» DIRECTIONS:
Put every line of the entries below, from the line that contains "Sitting higher, is" through the last line of the entries, into a JSON list of strings with one string per line. Leave out blank lines.

» SUPPLIED RECORDS:

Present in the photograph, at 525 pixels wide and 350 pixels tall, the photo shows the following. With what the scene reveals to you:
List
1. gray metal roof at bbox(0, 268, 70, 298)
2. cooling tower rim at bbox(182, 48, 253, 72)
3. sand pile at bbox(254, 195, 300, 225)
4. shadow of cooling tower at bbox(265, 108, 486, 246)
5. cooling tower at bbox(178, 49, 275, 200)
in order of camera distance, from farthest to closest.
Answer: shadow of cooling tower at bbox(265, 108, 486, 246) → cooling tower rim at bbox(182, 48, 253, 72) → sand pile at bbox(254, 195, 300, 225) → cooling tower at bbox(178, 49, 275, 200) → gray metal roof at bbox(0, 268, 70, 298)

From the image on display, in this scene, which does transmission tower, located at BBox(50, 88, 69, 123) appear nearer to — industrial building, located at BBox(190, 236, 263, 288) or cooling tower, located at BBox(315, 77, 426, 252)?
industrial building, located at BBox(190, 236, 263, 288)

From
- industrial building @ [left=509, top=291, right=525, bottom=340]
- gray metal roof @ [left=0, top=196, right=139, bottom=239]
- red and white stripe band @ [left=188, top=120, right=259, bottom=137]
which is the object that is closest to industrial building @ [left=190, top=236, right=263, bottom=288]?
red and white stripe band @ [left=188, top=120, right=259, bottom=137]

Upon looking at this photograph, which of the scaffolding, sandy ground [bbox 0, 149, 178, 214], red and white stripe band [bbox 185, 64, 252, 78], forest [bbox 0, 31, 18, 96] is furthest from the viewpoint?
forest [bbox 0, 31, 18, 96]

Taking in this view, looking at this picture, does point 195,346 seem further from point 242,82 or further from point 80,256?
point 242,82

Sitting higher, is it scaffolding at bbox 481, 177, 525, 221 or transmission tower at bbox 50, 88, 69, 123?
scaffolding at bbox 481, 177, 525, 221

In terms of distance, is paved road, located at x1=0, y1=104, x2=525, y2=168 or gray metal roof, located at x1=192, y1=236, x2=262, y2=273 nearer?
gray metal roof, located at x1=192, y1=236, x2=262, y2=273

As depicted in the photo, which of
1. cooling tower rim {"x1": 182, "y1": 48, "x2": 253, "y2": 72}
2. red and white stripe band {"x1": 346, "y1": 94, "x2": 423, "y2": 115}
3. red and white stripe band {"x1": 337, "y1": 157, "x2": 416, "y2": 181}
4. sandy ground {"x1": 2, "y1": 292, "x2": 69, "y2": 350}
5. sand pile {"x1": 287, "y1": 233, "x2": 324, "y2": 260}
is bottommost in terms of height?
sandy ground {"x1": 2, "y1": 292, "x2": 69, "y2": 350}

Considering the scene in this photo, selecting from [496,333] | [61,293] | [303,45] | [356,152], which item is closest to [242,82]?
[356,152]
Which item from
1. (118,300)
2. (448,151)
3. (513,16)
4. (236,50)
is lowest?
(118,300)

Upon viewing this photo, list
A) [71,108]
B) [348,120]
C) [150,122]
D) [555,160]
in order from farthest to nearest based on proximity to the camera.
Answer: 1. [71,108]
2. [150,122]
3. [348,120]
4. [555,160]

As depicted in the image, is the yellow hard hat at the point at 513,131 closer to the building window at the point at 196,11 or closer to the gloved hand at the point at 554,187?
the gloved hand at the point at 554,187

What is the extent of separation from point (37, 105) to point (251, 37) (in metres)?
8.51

» ANSWER IN FULL:
[
  "Sitting higher, is it scaffolding at bbox 481, 177, 525, 221 or transmission tower at bbox 50, 88, 69, 123?",
  "scaffolding at bbox 481, 177, 525, 221",
  "In terms of distance, is paved road, located at x1=0, y1=104, x2=525, y2=168 or gray metal roof, located at x1=192, y1=236, x2=262, y2=273 nearer?",
  "gray metal roof, located at x1=192, y1=236, x2=262, y2=273",
  "As depicted in the photo, which of",
  "1. cooling tower rim {\"x1\": 182, \"y1\": 48, \"x2\": 253, \"y2\": 72}",
  "2. red and white stripe band {\"x1\": 346, \"y1\": 94, \"x2\": 423, \"y2\": 115}",
  "3. red and white stripe band {\"x1\": 337, \"y1\": 157, \"x2\": 416, \"y2\": 181}",
  "4. sandy ground {\"x1\": 2, \"y1\": 292, \"x2\": 69, \"y2\": 350}",
  "5. sand pile {\"x1\": 287, \"y1\": 233, \"x2\": 324, \"y2\": 260}",
  "is bottommost in terms of height?",
  "sandy ground {\"x1\": 2, \"y1\": 292, \"x2\": 69, \"y2\": 350}",
  "Considering the scene in this photo, selecting from [496,333] | [61,293] | [303,45] | [356,152], which item is closest to [242,82]?",
  "[356,152]",
  "Which item from",
  "1. (118,300)",
  "2. (448,151)",
  "3. (513,16)",
  "4. (236,50)",
  "is lowest?",
  "(118,300)",
  "Upon viewing this photo, list",
  "A) [71,108]",
  "B) [348,120]",
  "C) [150,122]",
  "D) [555,160]",
  "in order from farthest to nearest based on proximity to the camera.",
  "Answer: 1. [71,108]",
  "2. [150,122]",
  "3. [348,120]",
  "4. [555,160]",
  "As depicted in the image, is the yellow hard hat at the point at 513,131 closer to the building window at the point at 196,11 or closer to the gloved hand at the point at 554,187?",
  "the gloved hand at the point at 554,187",
  "What is the extent of separation from point (37, 105) to point (251, 37) (in metres)?",
  "8.51"
]